Annual State of the NHSScotland Assets and Facilities Report for 2012
A review of asset and facilities management performance in NHSScotland, identifying the current state of the estate and facilities management, highlighting areas of best practice and areas for improvement.
Annex B
Review of Estate Assets and Performance
This Annex provides a detailed analysis of property and asset performance which supports the summarised information and analysis provided in the main body of the report. The information presented in this annex on age and tenure combines information from all 22 NHS Boards and Special NHS Boards whereas the subsequent sections on condition and performance of property assets is split between the 16 Boards with in-patient accommodation (labelled NHS Boards), ie all 14 NHS Boards and 2 Special NHS Boards namely the NHS National Waiting Times Centre (Golden Jubilee) and the State Hospitals Board for Scotland) and the 6 remaining Special NHS Boards.
Estate Age
NHSScotland occupies approximately 850,000sq.m (19% of the total) of relatively new / modern accommodation (i.e. less than 10 years old), which is an increase of 160,000sq.m since 2011 and is evidence of the significant capital investment in property assets over recent years. Investment in NHS assets, including investment in new properties, has more than trebled in cash terms in recent years, from £132.5 million in 2003/04 to £557.4 million in 2010/11 - plus £500m of additional revenue based investment. There does, however, remain substantial scope for improvement and further investment, or disposal, in the estate in order to move away from old, poor quality and functionally unsuitable properties. The following charts show the range of property ages for the NHS Boards, which indicates that 26% of the estate remains over 50 years old (a ten percentage point improvement on 2011 status).
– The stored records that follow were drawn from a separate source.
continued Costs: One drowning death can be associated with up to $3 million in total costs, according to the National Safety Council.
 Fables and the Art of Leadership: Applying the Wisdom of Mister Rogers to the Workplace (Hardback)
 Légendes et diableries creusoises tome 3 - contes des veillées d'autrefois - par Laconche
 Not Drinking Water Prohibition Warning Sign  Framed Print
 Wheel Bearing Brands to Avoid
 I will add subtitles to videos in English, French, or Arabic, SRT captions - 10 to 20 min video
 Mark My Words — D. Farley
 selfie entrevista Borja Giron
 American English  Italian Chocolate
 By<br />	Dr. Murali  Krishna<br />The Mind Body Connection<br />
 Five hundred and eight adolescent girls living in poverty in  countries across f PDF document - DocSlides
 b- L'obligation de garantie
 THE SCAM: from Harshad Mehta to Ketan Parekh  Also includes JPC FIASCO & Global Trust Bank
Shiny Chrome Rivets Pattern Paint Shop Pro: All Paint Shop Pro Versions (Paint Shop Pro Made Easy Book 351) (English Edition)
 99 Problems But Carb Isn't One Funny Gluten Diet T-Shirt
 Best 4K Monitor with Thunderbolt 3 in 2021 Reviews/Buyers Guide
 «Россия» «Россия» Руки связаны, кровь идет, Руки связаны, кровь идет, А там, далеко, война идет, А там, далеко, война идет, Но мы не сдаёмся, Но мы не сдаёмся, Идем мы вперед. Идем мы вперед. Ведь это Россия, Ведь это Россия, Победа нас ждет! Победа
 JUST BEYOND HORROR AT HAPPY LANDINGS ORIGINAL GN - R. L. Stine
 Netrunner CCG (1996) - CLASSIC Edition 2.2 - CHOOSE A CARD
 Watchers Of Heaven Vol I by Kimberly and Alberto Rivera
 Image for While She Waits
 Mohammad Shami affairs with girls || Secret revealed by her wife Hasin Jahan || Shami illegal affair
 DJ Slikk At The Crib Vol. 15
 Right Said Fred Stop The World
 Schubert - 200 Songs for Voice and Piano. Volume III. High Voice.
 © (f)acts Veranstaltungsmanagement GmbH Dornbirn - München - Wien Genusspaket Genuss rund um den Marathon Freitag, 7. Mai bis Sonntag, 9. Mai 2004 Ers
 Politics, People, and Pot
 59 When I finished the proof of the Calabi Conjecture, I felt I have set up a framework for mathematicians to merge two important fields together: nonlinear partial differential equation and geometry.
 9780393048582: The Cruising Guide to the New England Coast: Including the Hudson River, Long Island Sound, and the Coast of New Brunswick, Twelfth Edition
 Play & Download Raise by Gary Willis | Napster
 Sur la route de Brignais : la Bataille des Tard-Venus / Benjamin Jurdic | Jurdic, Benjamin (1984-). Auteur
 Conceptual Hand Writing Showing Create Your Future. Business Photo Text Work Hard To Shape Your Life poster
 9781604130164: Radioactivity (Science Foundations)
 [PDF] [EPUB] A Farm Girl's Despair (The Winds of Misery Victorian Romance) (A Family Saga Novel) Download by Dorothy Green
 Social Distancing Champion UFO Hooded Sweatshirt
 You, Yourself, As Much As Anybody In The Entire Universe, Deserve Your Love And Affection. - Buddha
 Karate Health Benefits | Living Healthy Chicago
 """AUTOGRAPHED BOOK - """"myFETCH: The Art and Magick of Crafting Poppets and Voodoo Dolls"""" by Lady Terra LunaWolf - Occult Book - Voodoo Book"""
Age profile above includes all 22 NHS Boards and Special NHS Boards
Estate Tenure
The majority of the NHSScotland estate is owned (81%) but for some NHS Boards PPP/PFI and leased property is a significant proportion of their estate, as shown in the two charts that follow.
Tenure profile above includes all 22 NHS Boards and Special NHS Boards, where information is available
Physical condition
Analysis of the information contained within each NHS Board's Property and Asset Management Strategy (PAMS) shows that approximately 71% of the NHS Boards' estate is in good physical condition (category A or B) but, as shown in the chart below, this can vary significantly across the NHS Boards.
NHS Boards which have buildings assessed as category D - "unsatisfactory" have indicated that they have plans in place to either dispose or replace these buildings over the next 10 years. Hence, the overall amount of buildings in category D is expected to significantly reduce in these NHS Boards.
Backlog maintenance costs
Backlog maintenance costs arise from maintenance that has built up over a number of years and is now giving rise to poor condition and performance. These backlog maintenance costs have been identified as those required to bring the estate back to Condition Ranking B (satisfactory). It is an on-going challenge for the NHS to balance investment between that which is focussed on service improvement and development, and that which is necessary to ensure existing properties do not cause harm or undue disruption to service delivery.
An analysis of the distribution of backlog across NHS Boards is shown in the chart below. It identifies a backlog maintenance cost of £948m, which is a £62m reduction since 2011.
Note: the above chart includes all 22 NHS Boards and Special NHS Boards but those whose backlog is below 1% have not been separately identified for clarity of presentation reasons only.
By the very nature of a mixed use and mixed aged estate, backlog maintenance will always be present in such a large and diverse estate. The emphasis should, therefore, always be on ensuring that the level of backlog maintenance does not unduly increase the risk of building or engineering service failure to an extent that it could have a detrimental impact on each NHS Board's ability to function effectively, efficiently and safely.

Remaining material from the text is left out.